My old fashioned manual method was to search trackers like YTS, EZTV, or The Pirate Bay and then add the magnet links to a headless Transmission server that downloads the files to an NFS share on my file server. Once the download is complete, I would copy the files to their final destination, which is a Samba share on the file server. I don’t download directly to the Samba share because BitTorrent is rough on hard drives. My file server has several disks, some of them are nice (expensive) WD Red or Seagate Ironwolf disks, and some are cheap no-name drives. I use the cheap drives for BT and other forms of short term storage, and the nicer drives for long term storage.

For media playback, I used a home theater PC that would access the shared folder, and then play the files in VLC media player. This was the state of the art in 2003, but the game has gotten more fierce.

My new piracy stack now consists of Radarr, Sonarr, Lidarr, and Jackett. These are dedicated web apps for locating (Jackett), downloading (Transmission) and organizing movies (Radarr), Tv (Sonarr), and music (Lidarr). Once the media is downloaded, sorted, and properly renamed, it will be streamed to various devices using Plex.

Rather than run a different VM or Linux container for each app, a friend recommended that I use Docker. Docker is a way of packaging applications up into “containers.” It has taken me a good while to get my mind around what the difference is between a Linux container and a Docker container. I don’t have a good answer, but I do have a hot take: if you want an application/appliance that you can roll into a file and then deploy to different hosts, you can ask one of two people do do it for you: a system administrator or a developer. If you ask a system administrator to do it, and you will end up with LXC, where the Linux config is part of the package, and that package behaves like a whole server with RAM, and IP address, and something to SSH into. If you ask a developer to do it, you just get the app, a weird abstraction of storage and networking, and never having to deal with Unix file permissions. And that’s how you get Docker.

Because I am a hardware/operating system dude that dabbles in networking, LXC makes perfect sense to me. If you have a virtualization platform, like an emulator or a hypervisor, and you run a lot of similar systems on it, why not just run one Linux kernel and let the other “machines” use that? You get separate, resource efficient operating systems that have separate IP’s, memory allocation, and even storage.

The craziest thing about Docker is that if you start a plain container, like Debian, it will pull the image, configure it, start it up, and then immediately shut it down. And this is the expected behavior.

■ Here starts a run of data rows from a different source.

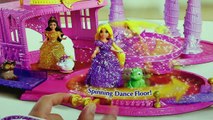 Agrafe poupées gelé planeur briller la magie Magie Princesse mariage elsa Rapunzel disney ariel Disne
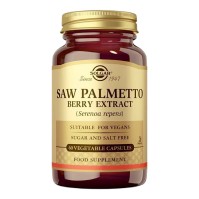 Solgar Saw Palmetto Berry Extract 60 φυτοκάψουλες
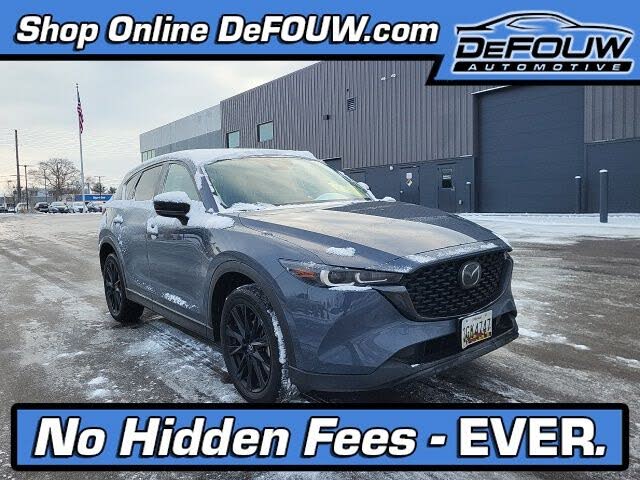 2025 Mazda CX-5 2.5 S Carbon Edition AWD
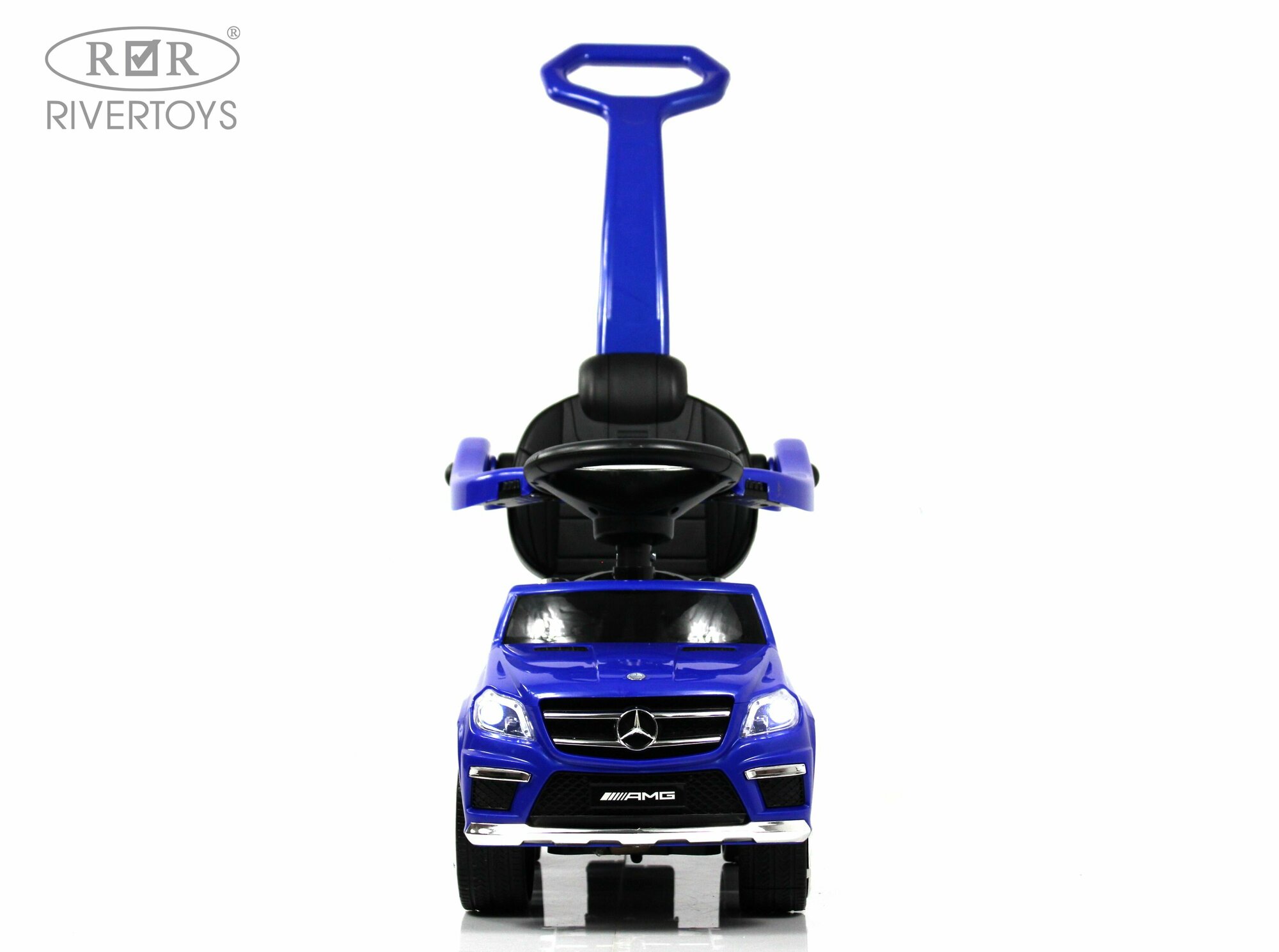 RiverToys Детский толокар Mercedes-Benz GL63 (A888AA-M) синий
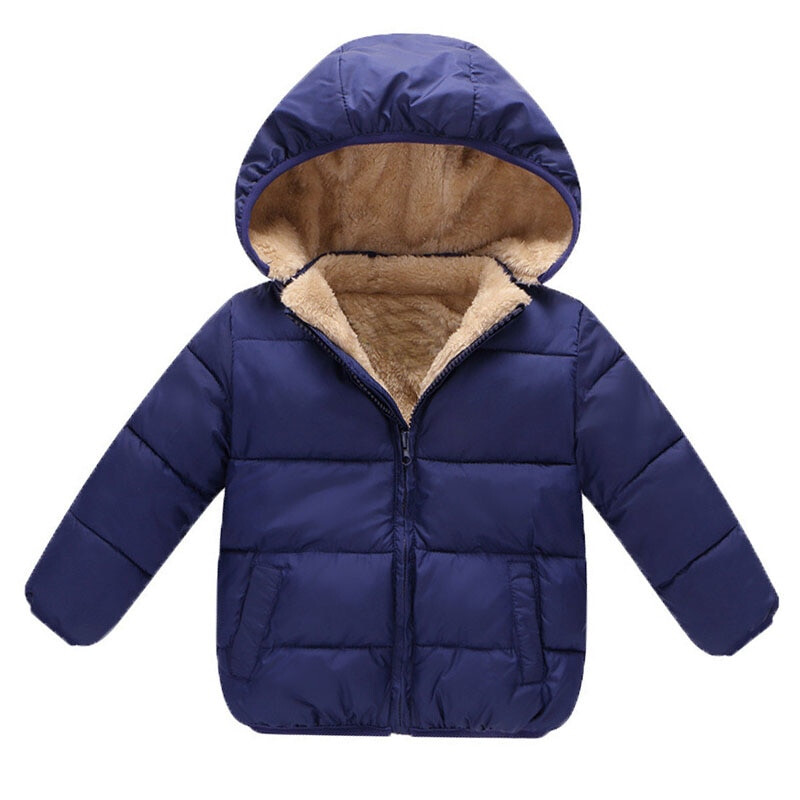 Winter Boy Girl Baby Coat Outerwear Fashion Hooded Jacket warm Clothes Winter Boy Girl Baby Coat Outerwear Fashion Hooded Jacket warm Clothes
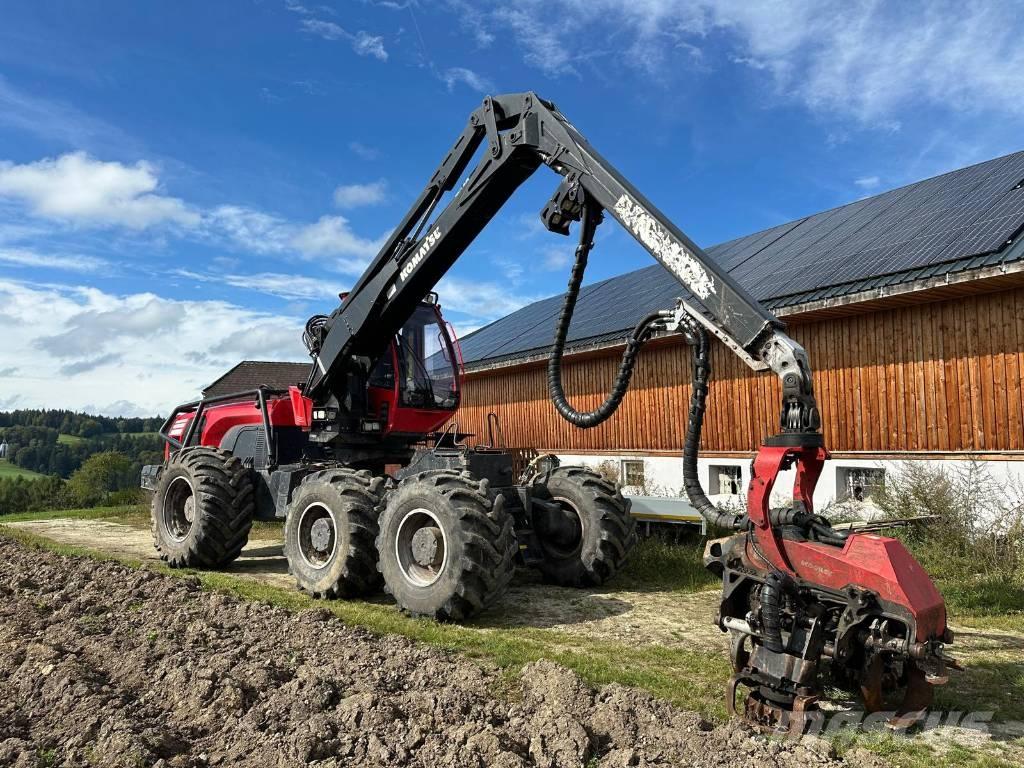 Komatsu 951 Θεριζοαλωνιστικές μηχανές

I like that Docker can pop up an application very quickly with almost no configuration on my part. Docker storage and networking feels weird to me, like a bunch of things stapled on after delivering the finished product. From a networking standpoint there is an internal IP scheme with randomly generated IPs for the containers that reminds me of a home network set up on a consumer grade router. If you want the container to have access to the “outer” network, you have to map ports to it. Storage is abstracted into volumes, with each container having a dedicated volume with a randomly generated name. You don’t mount NFS on each container/volume, instead you mount it on the host and point the container to the host’s mountpoint. It’s kind of like NFS, but internal to Docker using that weird internal network. Also, in typical developer fashion, there is very little regard for memory management. The VM that I am running docker on has 16gb of RAM, and its utilization is maxed out 24/7. Maybe Docker doesn’t actually use that RAM constantly, it just reserves it and manages it internally? It’s been chewing through my media collection for a couple of months now, and slowly but surely new things are showing up in Plex. Weird as the stack is, it’s still pretty rad.

All the randomly generated shit makes me feel like I don’t have control. I can probably dig a little deeper into the technology and figure out some manual configuration that would let me micromanage all those details, thereby defeating the whole entire purpose of Docker. Instead, I will just let it do its thing and accept that DevOps is a weird blend of software development and system administration.